Angiotensin-converting enzyme inhibitors provide a protective effect on hypoxia-induced injury in human coronary artery endothelial cells via Nrf2 signaling and PLVAP.

Background: Angiotensin-converting enzyme inhibitors (ACEIs) were reported to protect from hypoxia-induced oxidative stress in coronary endothelial cells (CECs) after acute myocardial infarction (AMI). Nrf2 shows a protective effect in hypoxia-induced CECs after AMI. Plasmalemma vesicle-associated protein (PLVAP) plays a pivotal role in angiogenesis after AMI.

Aim: To explore the protective effect of ACEIs and the involved mechanisms under hypoxia challenge.
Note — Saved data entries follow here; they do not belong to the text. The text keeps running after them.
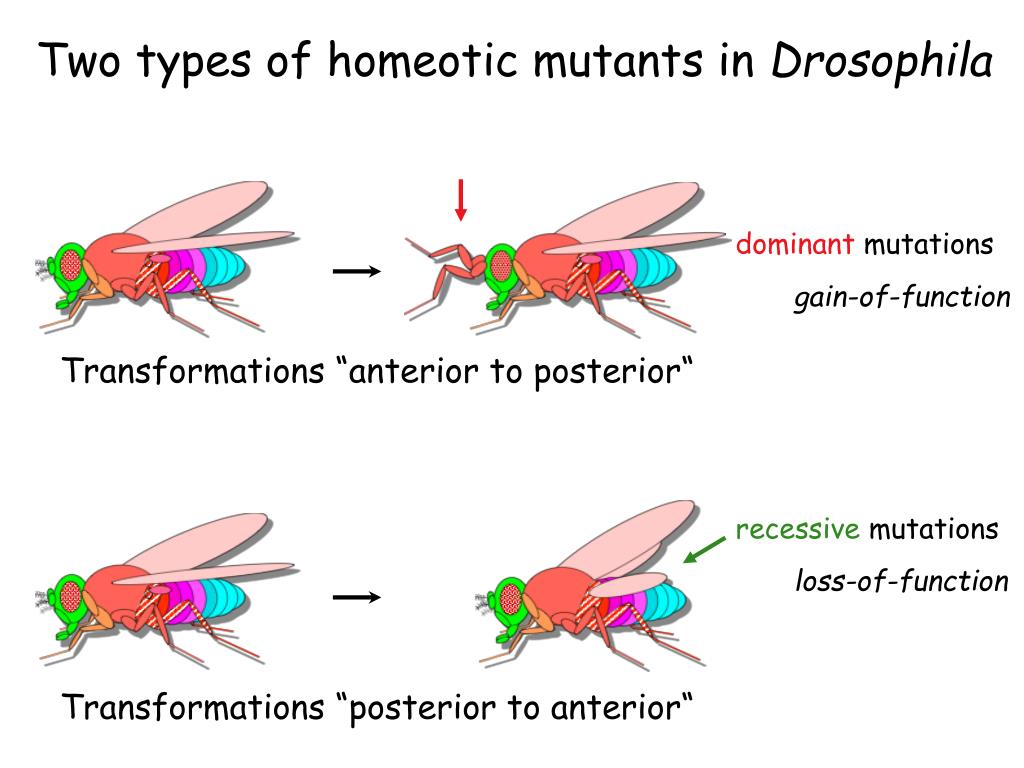 Two types of homeotic mutants in Drosophila

dominant mutations
gain-of-function

Transformations “anterior to posterior“

recessive mutations
loss-of-function

Transformations “posterior to anterior“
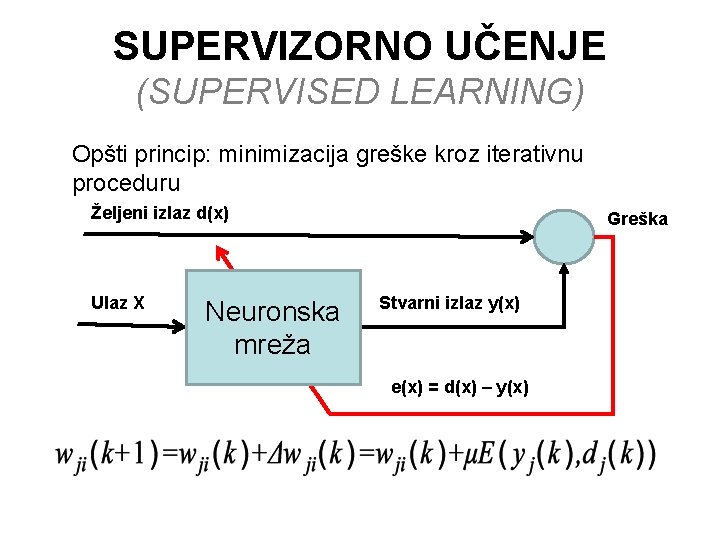 SUPERVIZORNO UČENJE
(SUPERVISED LEARNING)

Opšti princip: minimizacija greške kroz iterativnu proceduru

Željeni izlaz d(x)

Greška

Ulaz X

Neuronska mreža

Stvarni izlaz y(x)

e(x) = d(x) – y(x)

$w_{ji}(k+1)=w_{ji}(k)+\Delta w_{ji}(k)=w_{ji}(k)+\mu E(y_j(k),d_j(k))$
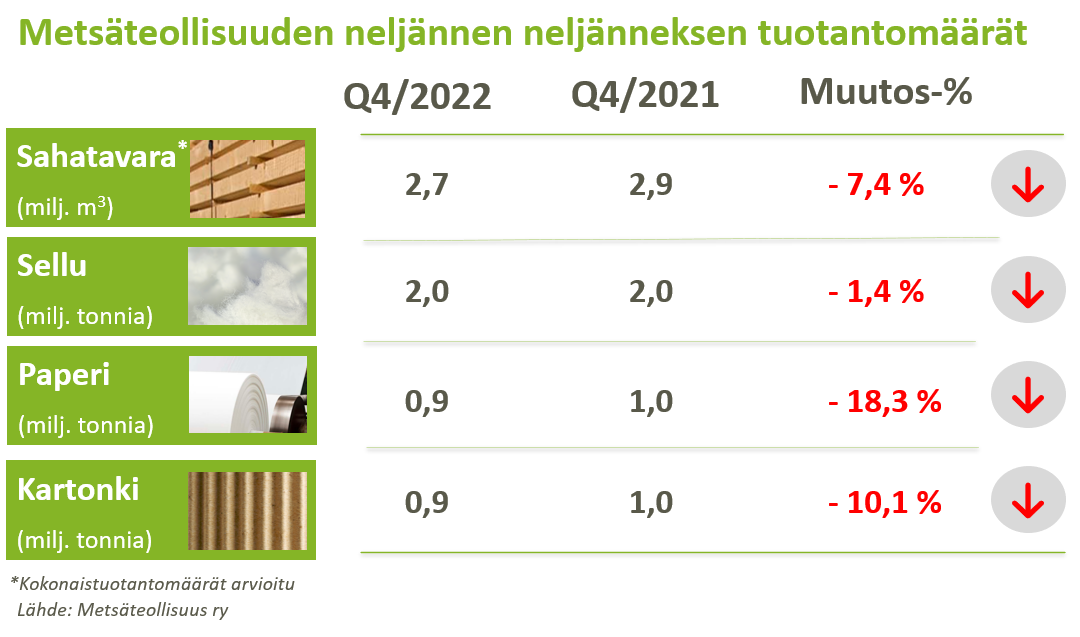 Metsäteollisuuden neljännen neljänneksen tuotantomäärät

| | Q4/2022 | Q4/2021 | Muutos-% |
|---|---|---|---|
| Sahatavara* (milj. $m^3$) | 2,7 | 2,9 | - 7,4 % |
| Sellu (milj. tonnia) | 2,0 | 2,0 | - 1,4 % |
| Paperi (milj. tonnia) | 0,9 | 1,0 | - 18,3 % |
| Kartonki (milj. tonnia) | 0,9 | 1,0 | - 10,1 % |

*Kokonaistuotantomäärät arvioitu
Lähde: Metsäteollisuus ry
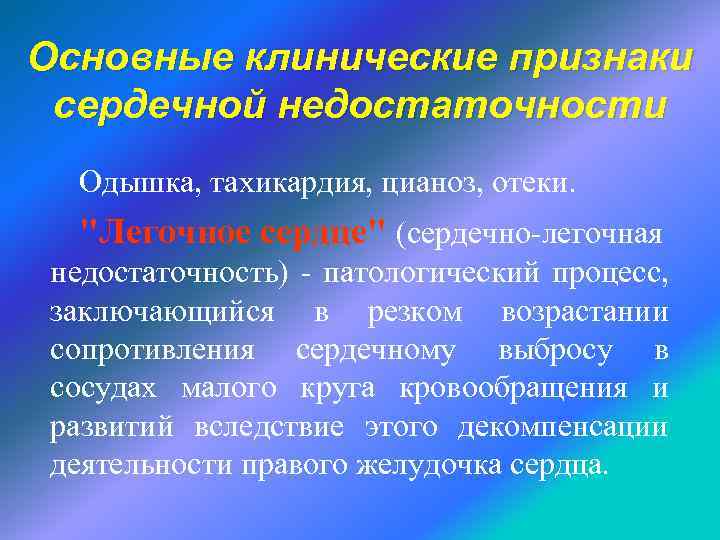 Основные клинические признаки сердечной недостаточности

Одышка, тахикардия, цианоз, отеки.

"Легочное сердце" (сердечно-легочная недостаточность) - патологический процесс, заключающийся в резком возрастании сопротивления сердечному выбросу в сосудах малого круга кровообращения и развитий вследствие этого декомпенсации деятельности правого желудочка сердца.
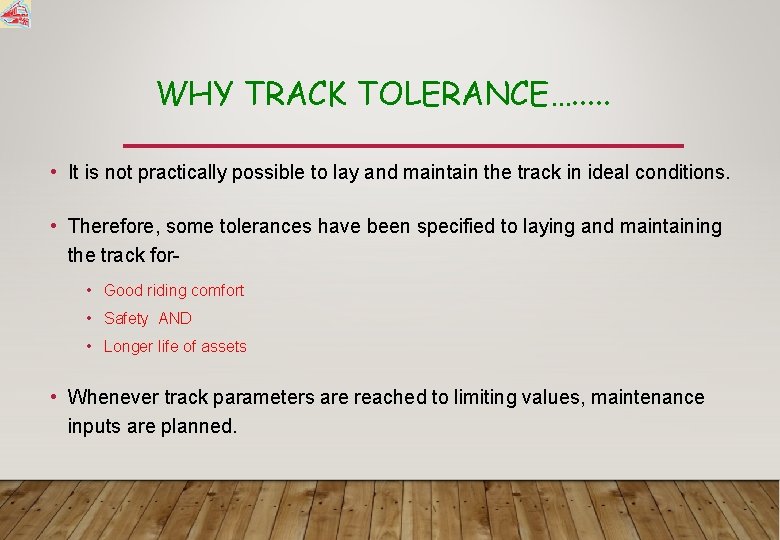 WHY TRACK TOLERANCE……..

• It is not practically possible to lay and maintain the track in ideal conditions.

• Therefore, some tolerances have been specified to laying and maintaining the track for-

• Good riding comfort
• Safety AND
• Longer life of assets

• Whenever track parameters are reached to limiting values, maintenance inputs are planned.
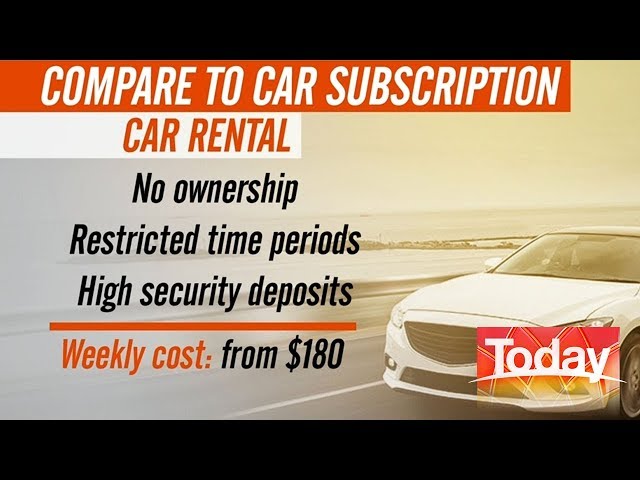 COMPARE TO CAR SUBSCRIPTION

CAR RENTAL

No ownership

Restricted time periods

High security deposits

Weekly cost: from $180

Today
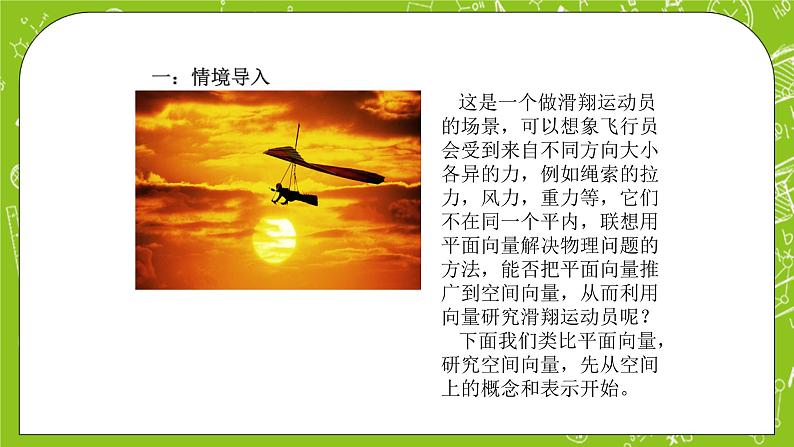 一：情境导入

这是一个做滑翔运动员的场景，可以想象飞行员会受到来自不同方向大小各异的力，例如绳索的拉力，风力，重力等，它们不在同一个平内，联想用平面向量解决物理问题的方法，能否把平面向量推广到空间向量，从而利用向量研究滑翔运动员呢？

下面我们类比平面向量，研究空间向量，先从空间上的概念和表示开始。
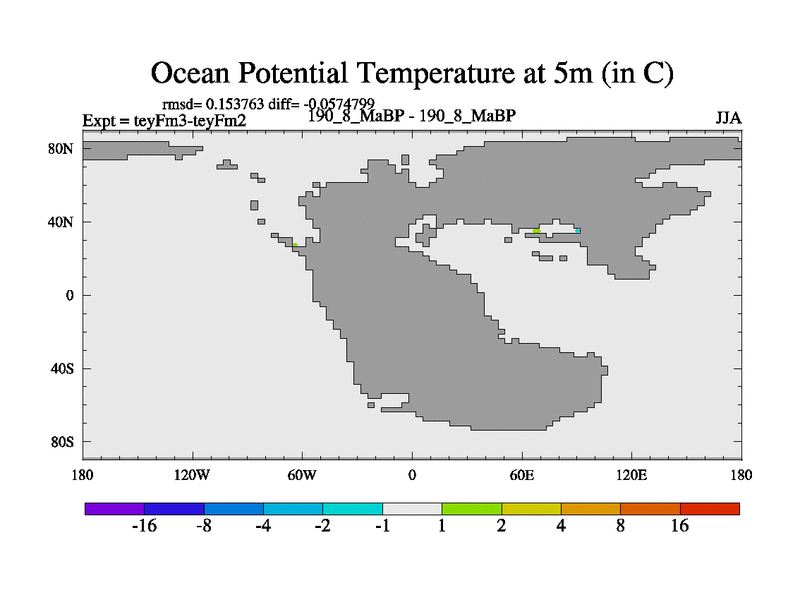 Ocean Potential Temperature at 5m (in C)

rmsd= 0.153763 diff= -0.0574799

Expt = teyFm3-teyFm2

190_8_MaBP - 190_8_MaBP

JJA

80N

40N

0

40S

80S

180

120W

60W

0

60E

120E

180

-16

-8

-4

-2

-1

1

2

4

8

16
Methods: Human coronary endothelial cells (HCAECs) were used to establish hypoxia-induced oxidative stress injury in vitro. Flow cytometry was used to evaluate the protective effect of ACEI on hypoxia conditions.ET-1, NO, ROS, and VEGF were detected by ELISA. HO-1, Nrf2, and Keap-1, the pivotal member in the Nrf2 signaling pathway, eNOS and PLVAP were detected in HEAECs treated with ACEI by immunofluorescence, qPCR, and western blotting.

Results: The hypoxia ACEI or Nrf2 agonist groups showed higher cell viability compared with the hypoxia control group at 24 (61.75±1.16 or 61.23±0.59 vs. 44.24±0.58, both P < 0.05) and 48 h (41.85±1.19 or 59.64±1.13 vs. 22.98±0.25, both P < 0.05). ACEI decreased the levels of ET-1 and ROS under hypoxia challenge at 24 and 48 h (all P < 0.05); ACEI increased the VEGF and NO levels (all P < 0.05). ACEI promoted the expression level of eNOS, HO-1, Nrf2 and PLVAP but inhibited Keap-1 expression at the mRNA and protein levels (all P < 0.05). Blockade of the Nrf2 signaling pathway significantly decreased the expression level of PLVAP.

Conclusion: ACEI protects hypoxia-treated HEAECs by activating the Nrf2 signaling pathway and upregulating the expression of PLVAP.